Other integral membrane proteins of the phototransduction pathway that are embedded in the discs are two isoforms of the guanylyl cyclases, RetGC1 and RetGC2, which are single-pass transmembrane proteins. Other transduction proteins, such as transducin, phosphodiesterase 6 (PDE6), recoverin, and guanylyl cyclase-activating proteins (GCAPs) are peripheral membrane proteins (see below).
Rhodopsin is not only integral to the phototransduction cascade, it is also required for the formation and maintenance of OS discs; in the absence of rhodopsin, the OS structure is not formed.22 Peripherin and Rom-115,34,35 are two other disc membrane components that contribute to maintaining the flattened structure of the disc. Both of these proteins belong to the tetraspanin family of integral membrane proteins that form large multiprotein complexes known as the tetraspanin web or tetraspanin-enriched microdomains.36 Peripherin/rds is normally found within the edge or “rim” of the disc. It self-associates to form higher-order complexes and also interacts with Rom-1.37 Peripherin/rds and Rom-1 likely function as adhesion molecules that assist in keeping the discs vertically aligned, and may stabilize the disc stack with bridges to the overlying plasma membrane. Peripherin/rds is also thought to function in forming the curvature of the disc rim.38
Deletion or disruption of peripherin/rds results in malformation of discs at the OS base. The naturally occurring retinal degeneration in the mouse named “retinal degeneration, slow” (rds) has been shown to be due to a defect in peripherin/rds. The absence of peripherin/rds in the rds/rds mouse prevents normal development of the photoreceptor OS and leads to photoreceptor cell death.15,39 Transgenic mice that lack peripherin/rds fail to form an OS. When the level is reduced, as in the heterozygous mice, large whorls of disc membrane are formed instead of an organized stack of uniform discs.15,39 Mutations that affect the quaternary structure of peripherin/rds also lead to malformed discs. These observations underscore the importance of peripherin/rds in the formation and maintenance of disc structure in the OS.

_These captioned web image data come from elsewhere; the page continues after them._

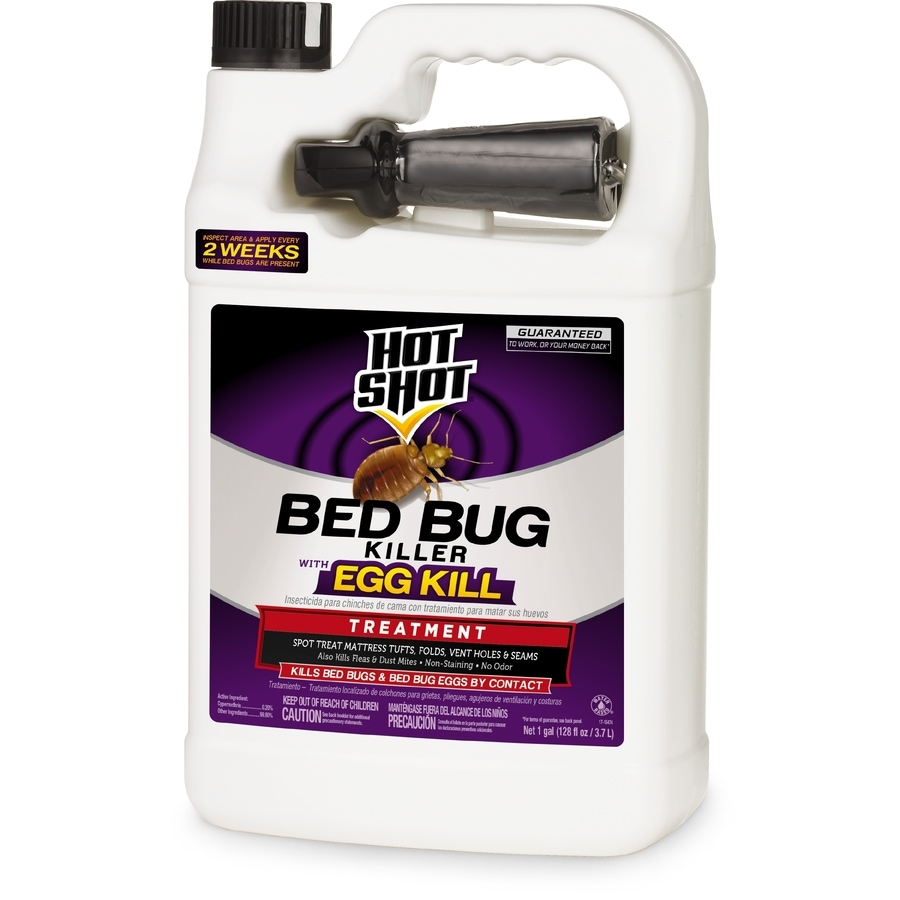 Sprays For Bed Bugs Hot Shot 1 Gallon Bed Bug Killer At Lowes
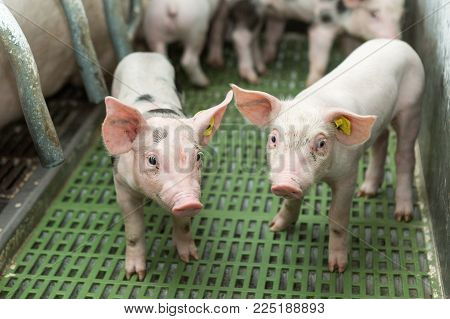 Two pigs, Pig farm, Funny pigs are looking at the camera
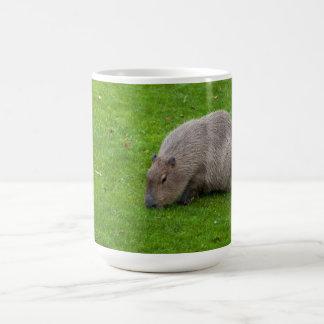 Amazing Animal Capybara Coffee Mug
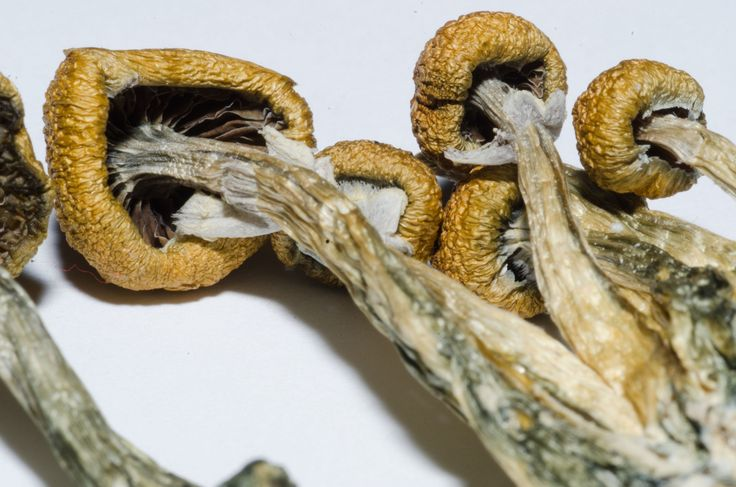Legal Psychedelics Could End The Antidepressant Industry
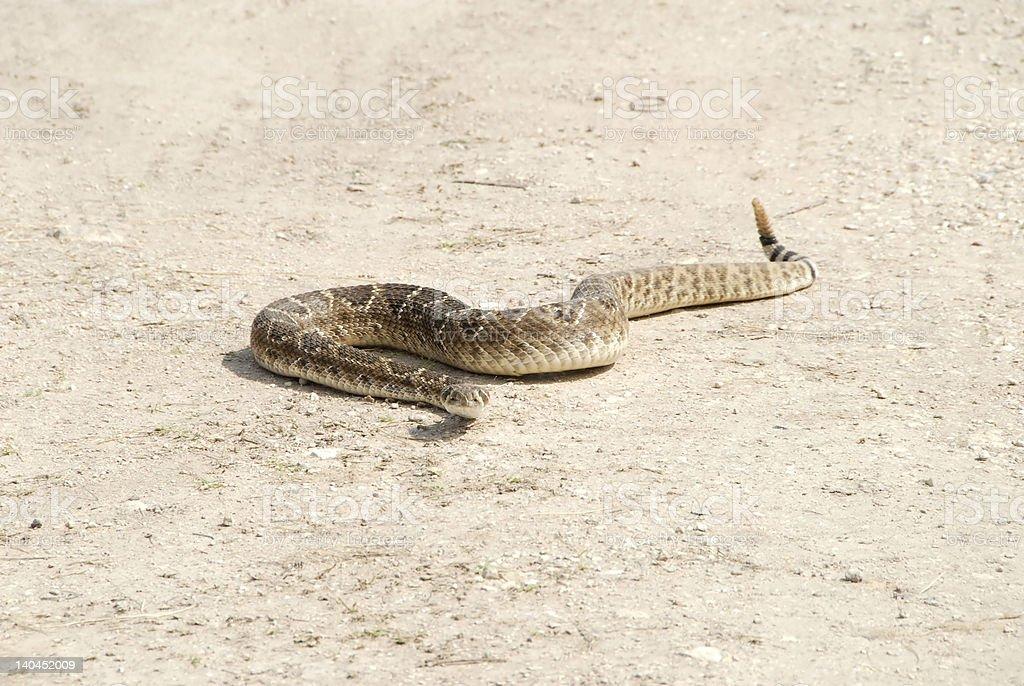 Serpiente de cascabel espalda de diamante foto de stock libre de derechos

Although Rom-1 is analogous to peripherin in structure and function, its absence in rods shows a less severe phenotype than peripherin/rds knockout mice, suggesting that peripherin/rds is more critical for disc formation. Although the discs grow larger than normal sizes, photoreceptor function appears to be retained to a much higher level than when peripherin/rds is absent. Nevertheless, abnormal Rom-1 does lead to slow and progressive photoreceptor degeneration both in mice and in humans.40
Functional differences of peripherin/rds and Rom-1 have been noted in rods and cones. Cones appear to have a lower ratio of Rom-1/peripherin,36 and different peripherin/rds mutations appear to affect rods and cones differentially. For example, the C214S and N244K mutations have a greater effect on rods whereas R172W and N244H tend to cause cone-dominant diseases such as macular dystrophy.36
Transmission electron microscopy has revealed structural elements between the lamellar discs as well as between the discs and the plasma membrane that are mainly localized to the rim region and incisures of discs.41–44 A study of OS structure using cryoelectron tomography of vitrified OS showed previously unobserved spacers distributed throughout the discs.30 These structural elements likely maintain the proper distance between adjacent discs and between discs and the plasma membrane. The protein identities of these spacers are not known, but peripherin/rds and Rom-1 may be candidates.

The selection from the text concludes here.